Wat is eigenlijk de status van de OCAI wereldwijd?
Het Concurrerende Waarden Model waarop het instrument is gebaseerd, ontstond uit het onderzoek naar de effectiviteit van organisaties van Quinn & Rohrbaugh in 1981 en is dus inmiddels dertig jaar oud. Desondanks wordt het nog steeds overal gebruikt. Ik vermoed dat dat komt omdat het model zowel ‘simpel’ is, met vier herkenbare cultuurtypen, als ‘diep’; je kunt er veel inzichten uit halen. Bovendien correspondeert het met persoonlijkheidstypen en managementstijlen, wat de bruikbaarheid ervan vergroot. Het helpt ook om actuele dilemma's in kaart te brengen: wat willen we meer, wat willen we minder; wat levert dat op en wat kost dat in termen van geld, tijd, energie, aandacht. Het mooie is dat het model redelijk universeel is: iedereen herkent die cultuurtypen, waar ter wereld je ook werkt, los van de nationale cultuur of de economische sector.

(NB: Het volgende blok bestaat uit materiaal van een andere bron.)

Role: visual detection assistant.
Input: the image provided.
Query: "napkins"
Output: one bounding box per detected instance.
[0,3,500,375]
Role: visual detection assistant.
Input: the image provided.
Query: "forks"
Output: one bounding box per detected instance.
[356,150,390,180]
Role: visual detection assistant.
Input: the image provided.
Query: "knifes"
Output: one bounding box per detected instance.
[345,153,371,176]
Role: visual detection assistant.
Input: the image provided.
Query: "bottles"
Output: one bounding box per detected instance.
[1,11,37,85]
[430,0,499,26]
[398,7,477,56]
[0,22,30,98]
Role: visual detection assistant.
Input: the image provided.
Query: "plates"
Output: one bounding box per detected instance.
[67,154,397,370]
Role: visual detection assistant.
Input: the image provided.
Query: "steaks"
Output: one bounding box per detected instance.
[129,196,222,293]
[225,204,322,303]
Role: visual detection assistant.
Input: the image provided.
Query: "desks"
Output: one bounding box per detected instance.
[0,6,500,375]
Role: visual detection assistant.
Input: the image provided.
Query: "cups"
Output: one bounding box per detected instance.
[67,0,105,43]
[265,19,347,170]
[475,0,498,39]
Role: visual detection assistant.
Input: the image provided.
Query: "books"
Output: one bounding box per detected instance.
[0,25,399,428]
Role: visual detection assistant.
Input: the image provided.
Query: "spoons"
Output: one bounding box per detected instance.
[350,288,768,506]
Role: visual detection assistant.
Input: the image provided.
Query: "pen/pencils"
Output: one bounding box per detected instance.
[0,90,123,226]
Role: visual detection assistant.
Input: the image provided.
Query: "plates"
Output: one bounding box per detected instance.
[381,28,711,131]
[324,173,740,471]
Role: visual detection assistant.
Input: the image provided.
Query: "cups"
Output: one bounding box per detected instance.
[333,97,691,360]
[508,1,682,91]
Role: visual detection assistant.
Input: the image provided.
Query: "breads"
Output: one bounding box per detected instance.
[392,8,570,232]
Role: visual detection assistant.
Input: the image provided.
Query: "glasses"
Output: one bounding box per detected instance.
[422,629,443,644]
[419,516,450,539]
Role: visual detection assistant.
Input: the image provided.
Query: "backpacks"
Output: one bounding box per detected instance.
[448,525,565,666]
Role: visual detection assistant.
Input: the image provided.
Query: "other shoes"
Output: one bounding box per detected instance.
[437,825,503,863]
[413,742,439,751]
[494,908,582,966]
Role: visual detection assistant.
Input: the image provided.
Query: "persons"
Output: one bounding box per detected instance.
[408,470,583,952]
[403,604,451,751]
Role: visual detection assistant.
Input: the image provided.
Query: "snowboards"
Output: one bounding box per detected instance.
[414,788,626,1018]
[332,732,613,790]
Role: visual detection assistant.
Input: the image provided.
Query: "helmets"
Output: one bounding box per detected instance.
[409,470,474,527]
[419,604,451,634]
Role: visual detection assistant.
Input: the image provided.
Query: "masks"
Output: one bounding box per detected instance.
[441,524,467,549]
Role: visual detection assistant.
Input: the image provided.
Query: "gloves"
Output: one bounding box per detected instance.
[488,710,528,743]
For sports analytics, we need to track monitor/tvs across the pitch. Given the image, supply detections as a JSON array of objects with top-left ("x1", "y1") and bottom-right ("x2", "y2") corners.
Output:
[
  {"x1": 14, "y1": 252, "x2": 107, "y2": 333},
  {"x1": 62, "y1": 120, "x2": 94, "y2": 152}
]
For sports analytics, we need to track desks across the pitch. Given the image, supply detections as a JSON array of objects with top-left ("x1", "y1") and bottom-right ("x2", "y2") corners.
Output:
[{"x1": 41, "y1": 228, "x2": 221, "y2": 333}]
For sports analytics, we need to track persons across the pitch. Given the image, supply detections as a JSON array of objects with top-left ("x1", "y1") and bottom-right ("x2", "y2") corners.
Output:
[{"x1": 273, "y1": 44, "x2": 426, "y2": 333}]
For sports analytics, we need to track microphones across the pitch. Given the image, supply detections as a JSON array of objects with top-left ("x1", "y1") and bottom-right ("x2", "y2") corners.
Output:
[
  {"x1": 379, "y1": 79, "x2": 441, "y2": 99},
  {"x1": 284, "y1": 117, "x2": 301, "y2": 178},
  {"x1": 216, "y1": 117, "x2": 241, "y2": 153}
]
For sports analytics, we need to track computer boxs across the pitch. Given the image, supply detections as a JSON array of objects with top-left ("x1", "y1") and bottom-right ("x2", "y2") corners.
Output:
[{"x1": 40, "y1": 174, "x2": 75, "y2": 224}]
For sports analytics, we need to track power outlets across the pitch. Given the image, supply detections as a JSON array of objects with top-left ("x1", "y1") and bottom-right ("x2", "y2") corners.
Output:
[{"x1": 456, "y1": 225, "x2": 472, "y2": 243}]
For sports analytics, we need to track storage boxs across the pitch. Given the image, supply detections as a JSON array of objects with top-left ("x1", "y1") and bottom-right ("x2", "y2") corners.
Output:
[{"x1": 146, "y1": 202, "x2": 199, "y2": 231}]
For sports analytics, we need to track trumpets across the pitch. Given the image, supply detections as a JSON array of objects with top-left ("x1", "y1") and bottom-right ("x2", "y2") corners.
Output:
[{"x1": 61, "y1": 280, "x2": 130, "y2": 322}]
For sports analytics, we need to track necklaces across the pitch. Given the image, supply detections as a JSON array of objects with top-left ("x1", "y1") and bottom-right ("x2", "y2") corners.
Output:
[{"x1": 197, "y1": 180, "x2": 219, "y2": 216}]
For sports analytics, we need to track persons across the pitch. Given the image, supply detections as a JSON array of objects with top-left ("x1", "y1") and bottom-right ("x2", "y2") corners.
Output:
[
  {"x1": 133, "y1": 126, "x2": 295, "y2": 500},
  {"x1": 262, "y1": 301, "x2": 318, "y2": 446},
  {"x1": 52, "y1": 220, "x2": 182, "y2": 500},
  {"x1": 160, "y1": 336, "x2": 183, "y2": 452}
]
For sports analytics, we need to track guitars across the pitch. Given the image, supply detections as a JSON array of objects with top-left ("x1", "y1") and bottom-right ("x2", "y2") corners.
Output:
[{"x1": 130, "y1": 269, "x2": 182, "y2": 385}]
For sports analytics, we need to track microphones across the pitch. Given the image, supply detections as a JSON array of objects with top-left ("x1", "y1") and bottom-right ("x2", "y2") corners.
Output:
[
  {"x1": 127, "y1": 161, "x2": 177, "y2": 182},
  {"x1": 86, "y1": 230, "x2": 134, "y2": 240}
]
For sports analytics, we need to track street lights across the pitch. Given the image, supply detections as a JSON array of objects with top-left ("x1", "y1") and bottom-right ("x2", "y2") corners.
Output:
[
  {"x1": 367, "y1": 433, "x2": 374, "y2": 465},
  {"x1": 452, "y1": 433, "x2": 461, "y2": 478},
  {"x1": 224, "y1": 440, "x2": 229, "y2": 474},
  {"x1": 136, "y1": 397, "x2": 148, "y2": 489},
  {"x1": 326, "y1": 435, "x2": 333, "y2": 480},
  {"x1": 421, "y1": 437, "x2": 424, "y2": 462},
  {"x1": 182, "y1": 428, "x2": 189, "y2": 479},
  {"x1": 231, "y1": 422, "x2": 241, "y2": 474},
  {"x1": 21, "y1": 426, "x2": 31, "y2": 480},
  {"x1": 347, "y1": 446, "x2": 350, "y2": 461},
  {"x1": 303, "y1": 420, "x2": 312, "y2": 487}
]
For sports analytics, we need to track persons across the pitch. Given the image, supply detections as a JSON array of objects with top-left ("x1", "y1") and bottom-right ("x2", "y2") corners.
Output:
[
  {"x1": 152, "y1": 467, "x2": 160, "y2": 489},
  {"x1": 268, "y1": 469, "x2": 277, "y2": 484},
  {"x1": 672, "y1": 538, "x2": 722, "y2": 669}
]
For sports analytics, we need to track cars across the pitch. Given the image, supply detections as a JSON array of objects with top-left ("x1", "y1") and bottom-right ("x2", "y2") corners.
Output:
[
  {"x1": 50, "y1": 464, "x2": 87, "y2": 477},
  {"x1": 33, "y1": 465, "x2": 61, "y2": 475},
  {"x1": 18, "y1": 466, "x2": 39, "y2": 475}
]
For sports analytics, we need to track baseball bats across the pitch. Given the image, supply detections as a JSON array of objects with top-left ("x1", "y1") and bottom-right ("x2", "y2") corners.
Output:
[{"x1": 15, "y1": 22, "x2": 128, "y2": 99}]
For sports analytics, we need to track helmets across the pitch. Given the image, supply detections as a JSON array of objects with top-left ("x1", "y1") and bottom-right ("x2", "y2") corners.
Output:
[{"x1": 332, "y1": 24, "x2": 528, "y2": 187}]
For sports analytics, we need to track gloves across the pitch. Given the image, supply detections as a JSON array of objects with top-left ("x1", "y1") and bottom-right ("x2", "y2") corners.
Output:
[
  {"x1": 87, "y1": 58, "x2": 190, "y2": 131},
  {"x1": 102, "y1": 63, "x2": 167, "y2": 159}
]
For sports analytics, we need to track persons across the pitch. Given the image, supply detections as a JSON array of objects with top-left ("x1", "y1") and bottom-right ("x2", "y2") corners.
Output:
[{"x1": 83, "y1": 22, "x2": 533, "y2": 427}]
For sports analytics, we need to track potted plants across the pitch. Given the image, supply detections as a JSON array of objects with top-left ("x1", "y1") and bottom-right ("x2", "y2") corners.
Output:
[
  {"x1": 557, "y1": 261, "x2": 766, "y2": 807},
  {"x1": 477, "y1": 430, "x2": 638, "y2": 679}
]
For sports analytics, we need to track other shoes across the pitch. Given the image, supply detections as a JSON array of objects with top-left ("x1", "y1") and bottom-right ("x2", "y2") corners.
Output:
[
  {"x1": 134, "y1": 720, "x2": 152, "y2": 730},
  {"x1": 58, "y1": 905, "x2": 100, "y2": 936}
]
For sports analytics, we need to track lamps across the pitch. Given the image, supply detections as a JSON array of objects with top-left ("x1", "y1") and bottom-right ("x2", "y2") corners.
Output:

Dit model legt een sterke nadruk op gedrag. Volgens Schein zit cultuur echter vooral in de ‘assumptions’ die dat gedrag sturen. Had dat niet wat sterker naar voren moeten komen? Nu lijkt vrijwel alle aandacht naar het model te gaan.
Gedrag is een dagelijkse uiting van de diepere lagen van cultuur, zoals denkwijzen, overtuigingen en aannames. Ze zijn allebei belangrijk. In hoofdstuk 1 worden die ‘twee benen’ waarop cultuur loopt, uitgelegd. We werken er ook mee in de workshops: als teams met hun cultuurprofiel werken om te beoordelen wat er goed gaat en wat ze willen verbeteren of versterken. Daarbij kunnen ook die aannames en overtuigingen naar boven komen en beïnvloed worden. De aandacht voor Scheins ‘assumptions’ is er in ieder geval wel.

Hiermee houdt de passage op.